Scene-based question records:
^^^^

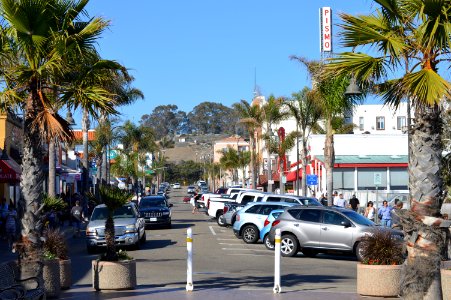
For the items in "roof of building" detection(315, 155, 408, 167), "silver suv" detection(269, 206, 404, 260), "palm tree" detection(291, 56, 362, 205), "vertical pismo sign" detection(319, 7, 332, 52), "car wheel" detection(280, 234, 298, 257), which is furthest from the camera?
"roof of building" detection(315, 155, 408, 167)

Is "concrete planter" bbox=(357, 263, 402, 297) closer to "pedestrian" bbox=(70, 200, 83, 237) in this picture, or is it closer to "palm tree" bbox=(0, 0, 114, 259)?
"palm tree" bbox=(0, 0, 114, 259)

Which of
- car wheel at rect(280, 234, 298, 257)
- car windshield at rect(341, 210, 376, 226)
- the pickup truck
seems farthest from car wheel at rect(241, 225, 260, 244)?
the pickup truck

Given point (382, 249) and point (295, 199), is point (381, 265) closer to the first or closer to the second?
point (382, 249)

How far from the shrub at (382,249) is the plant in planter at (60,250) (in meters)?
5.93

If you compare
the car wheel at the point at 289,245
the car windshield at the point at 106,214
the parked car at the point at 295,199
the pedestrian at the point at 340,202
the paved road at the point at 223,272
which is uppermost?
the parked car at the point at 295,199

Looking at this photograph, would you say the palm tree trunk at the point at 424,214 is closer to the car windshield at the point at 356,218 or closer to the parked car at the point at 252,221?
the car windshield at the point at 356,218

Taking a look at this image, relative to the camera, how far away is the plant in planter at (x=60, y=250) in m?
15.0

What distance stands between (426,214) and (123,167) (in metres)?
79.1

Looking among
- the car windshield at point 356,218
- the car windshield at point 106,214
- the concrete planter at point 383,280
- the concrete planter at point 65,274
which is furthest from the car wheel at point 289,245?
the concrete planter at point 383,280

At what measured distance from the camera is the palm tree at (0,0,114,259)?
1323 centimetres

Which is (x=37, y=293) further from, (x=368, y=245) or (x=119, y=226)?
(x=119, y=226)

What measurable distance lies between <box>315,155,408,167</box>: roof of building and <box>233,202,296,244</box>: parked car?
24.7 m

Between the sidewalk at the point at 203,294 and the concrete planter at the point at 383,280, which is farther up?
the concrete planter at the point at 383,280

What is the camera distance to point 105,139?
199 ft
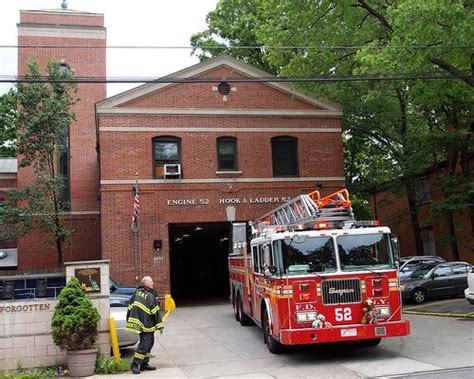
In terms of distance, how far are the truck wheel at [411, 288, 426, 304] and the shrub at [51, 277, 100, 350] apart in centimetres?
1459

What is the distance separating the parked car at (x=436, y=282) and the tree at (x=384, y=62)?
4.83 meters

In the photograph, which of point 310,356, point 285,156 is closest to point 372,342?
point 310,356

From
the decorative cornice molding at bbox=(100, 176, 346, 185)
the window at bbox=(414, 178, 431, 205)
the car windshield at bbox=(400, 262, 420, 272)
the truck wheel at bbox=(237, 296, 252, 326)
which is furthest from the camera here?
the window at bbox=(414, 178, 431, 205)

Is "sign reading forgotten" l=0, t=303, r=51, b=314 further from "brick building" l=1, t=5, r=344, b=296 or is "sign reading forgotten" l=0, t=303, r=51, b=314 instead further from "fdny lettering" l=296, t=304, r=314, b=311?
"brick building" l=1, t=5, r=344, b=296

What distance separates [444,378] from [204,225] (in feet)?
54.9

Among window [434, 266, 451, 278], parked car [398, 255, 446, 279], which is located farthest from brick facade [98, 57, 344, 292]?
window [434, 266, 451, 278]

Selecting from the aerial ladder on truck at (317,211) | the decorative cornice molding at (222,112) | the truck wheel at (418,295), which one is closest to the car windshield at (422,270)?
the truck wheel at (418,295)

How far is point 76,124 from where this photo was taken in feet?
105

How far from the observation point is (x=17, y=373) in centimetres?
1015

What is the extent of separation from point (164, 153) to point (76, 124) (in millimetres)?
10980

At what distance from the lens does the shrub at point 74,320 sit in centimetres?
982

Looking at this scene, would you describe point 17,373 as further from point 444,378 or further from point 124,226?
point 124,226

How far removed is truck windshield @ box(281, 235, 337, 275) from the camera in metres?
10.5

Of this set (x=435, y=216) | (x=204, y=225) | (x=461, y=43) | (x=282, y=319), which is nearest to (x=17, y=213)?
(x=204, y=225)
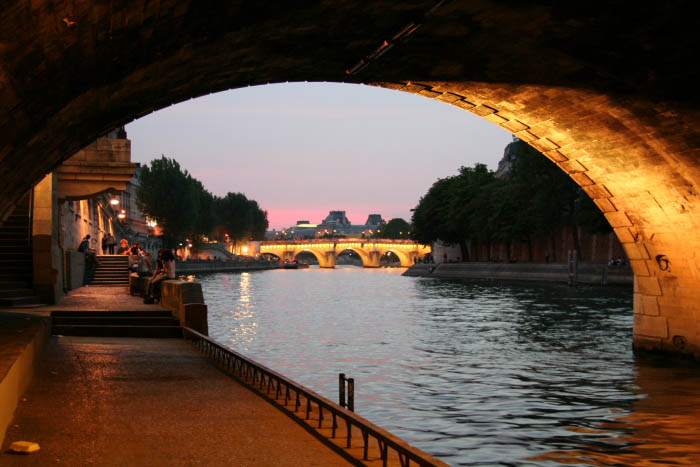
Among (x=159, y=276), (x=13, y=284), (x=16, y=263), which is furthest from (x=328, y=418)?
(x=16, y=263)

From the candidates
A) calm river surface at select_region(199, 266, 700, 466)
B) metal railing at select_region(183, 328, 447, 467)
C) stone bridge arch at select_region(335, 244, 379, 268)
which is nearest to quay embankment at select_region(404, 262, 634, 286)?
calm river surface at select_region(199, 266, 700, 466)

^^^^

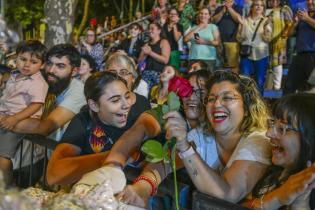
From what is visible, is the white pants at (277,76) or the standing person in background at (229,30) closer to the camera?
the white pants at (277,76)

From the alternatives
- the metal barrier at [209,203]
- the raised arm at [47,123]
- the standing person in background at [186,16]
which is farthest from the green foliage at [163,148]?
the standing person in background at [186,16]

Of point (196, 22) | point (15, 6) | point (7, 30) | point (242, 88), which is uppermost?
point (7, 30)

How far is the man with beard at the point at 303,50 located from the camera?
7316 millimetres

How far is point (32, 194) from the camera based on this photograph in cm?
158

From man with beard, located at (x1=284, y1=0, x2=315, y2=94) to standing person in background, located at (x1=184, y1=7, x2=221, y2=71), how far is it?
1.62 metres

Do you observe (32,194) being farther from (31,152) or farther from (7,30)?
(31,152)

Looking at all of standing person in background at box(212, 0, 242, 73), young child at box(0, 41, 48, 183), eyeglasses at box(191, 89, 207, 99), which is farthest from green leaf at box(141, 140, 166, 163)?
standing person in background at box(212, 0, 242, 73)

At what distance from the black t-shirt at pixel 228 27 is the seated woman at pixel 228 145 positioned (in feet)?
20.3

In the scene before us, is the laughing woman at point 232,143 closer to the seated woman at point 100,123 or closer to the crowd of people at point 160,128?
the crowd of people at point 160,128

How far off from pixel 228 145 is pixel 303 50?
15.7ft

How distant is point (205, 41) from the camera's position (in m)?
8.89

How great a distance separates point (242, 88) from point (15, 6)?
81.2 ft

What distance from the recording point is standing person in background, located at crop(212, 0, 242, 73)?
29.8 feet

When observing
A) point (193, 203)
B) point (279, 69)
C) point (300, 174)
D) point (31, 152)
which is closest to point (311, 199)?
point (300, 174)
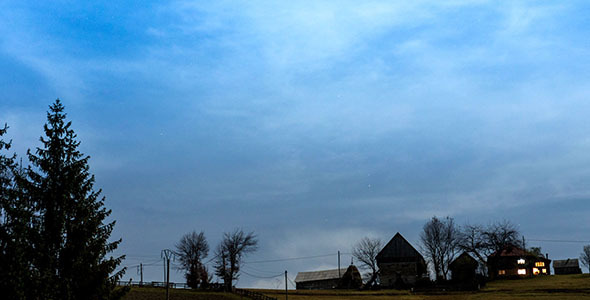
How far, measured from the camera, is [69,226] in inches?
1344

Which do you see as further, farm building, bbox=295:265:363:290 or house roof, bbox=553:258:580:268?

^^^^

**Given request:**
Reproduce the data word for word, starting with the line containing "How far off" and continuing through the line containing "Which do you". Leave the pictures out of your answer.

**The result:**
How far off from pixel 228 145 is pixel 303 50?
15.7ft

How distant is point (205, 41) from the camera's position (in m)?
8.89

How great a distance separates point (242, 88) from point (15, 6)?
81.2 ft

What distance from the recording point is standing person in background, located at crop(212, 0, 242, 73)?
29.8 feet

When observing
A) point (193, 203)
B) point (279, 69)
C) point (300, 174)
D) point (31, 152)
which is closest to point (311, 199)?
point (300, 174)
How far, measured from the camera, is [69,226] in inches?
1344

Which do you see as further, farm building, bbox=295:265:363:290 or house roof, bbox=553:258:580:268?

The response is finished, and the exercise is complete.